> [Aim]: Show each line of the items below that contains the word "player". Case counts.

> [Rows]:
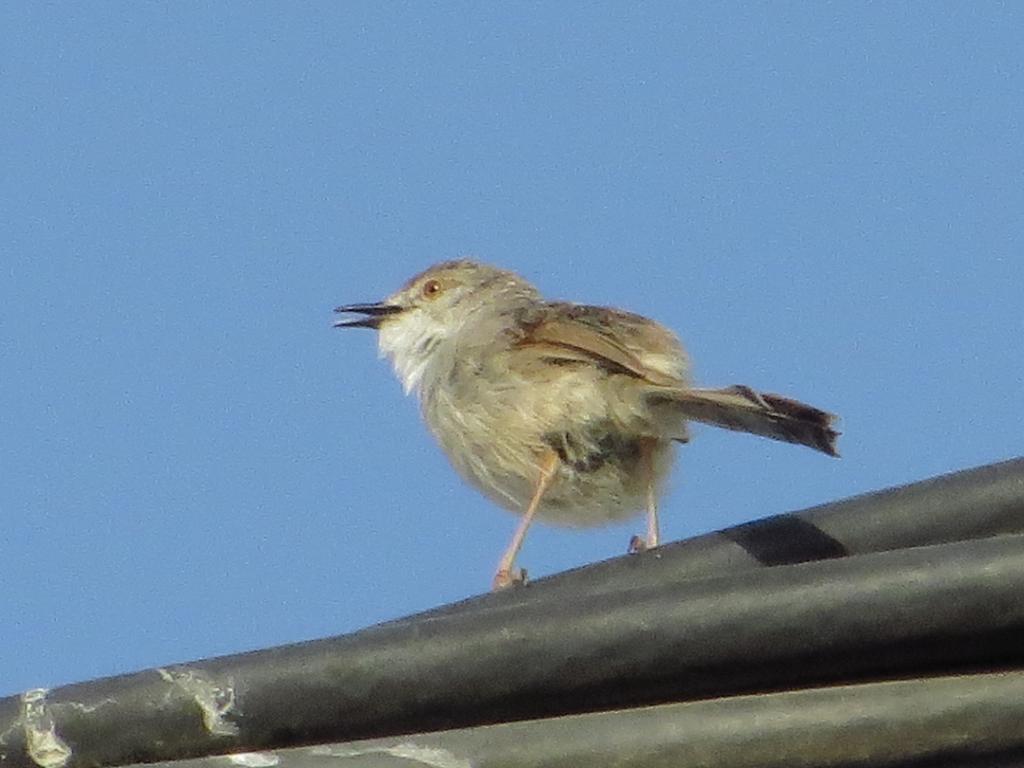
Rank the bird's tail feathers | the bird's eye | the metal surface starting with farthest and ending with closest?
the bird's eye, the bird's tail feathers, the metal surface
==
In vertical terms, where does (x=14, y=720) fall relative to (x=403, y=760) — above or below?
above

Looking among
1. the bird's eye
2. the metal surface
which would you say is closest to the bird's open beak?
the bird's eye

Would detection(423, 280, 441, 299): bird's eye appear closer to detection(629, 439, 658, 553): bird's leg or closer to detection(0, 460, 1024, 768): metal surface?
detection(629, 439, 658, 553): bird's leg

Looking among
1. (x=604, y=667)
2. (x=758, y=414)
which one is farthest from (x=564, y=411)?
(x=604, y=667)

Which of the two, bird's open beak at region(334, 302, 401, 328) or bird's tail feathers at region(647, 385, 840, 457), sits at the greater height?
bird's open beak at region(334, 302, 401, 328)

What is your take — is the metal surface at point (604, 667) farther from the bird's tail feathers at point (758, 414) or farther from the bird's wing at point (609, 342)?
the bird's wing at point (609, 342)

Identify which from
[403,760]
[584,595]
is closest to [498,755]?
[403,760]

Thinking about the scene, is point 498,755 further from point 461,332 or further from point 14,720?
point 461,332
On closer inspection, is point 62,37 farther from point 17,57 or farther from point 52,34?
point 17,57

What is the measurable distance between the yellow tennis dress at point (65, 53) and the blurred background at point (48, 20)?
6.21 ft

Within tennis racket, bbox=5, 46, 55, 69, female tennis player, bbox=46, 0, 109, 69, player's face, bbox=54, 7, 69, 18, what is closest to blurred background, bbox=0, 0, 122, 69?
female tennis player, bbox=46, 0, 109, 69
...
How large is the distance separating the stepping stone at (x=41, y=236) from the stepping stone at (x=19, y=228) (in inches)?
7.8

> [Right answer]:
Within tennis racket, bbox=5, 46, 55, 69, female tennis player, bbox=46, 0, 109, 69, player's face, bbox=54, 7, 69, 18, what is closest to blurred background, bbox=0, 0, 122, 69?
female tennis player, bbox=46, 0, 109, 69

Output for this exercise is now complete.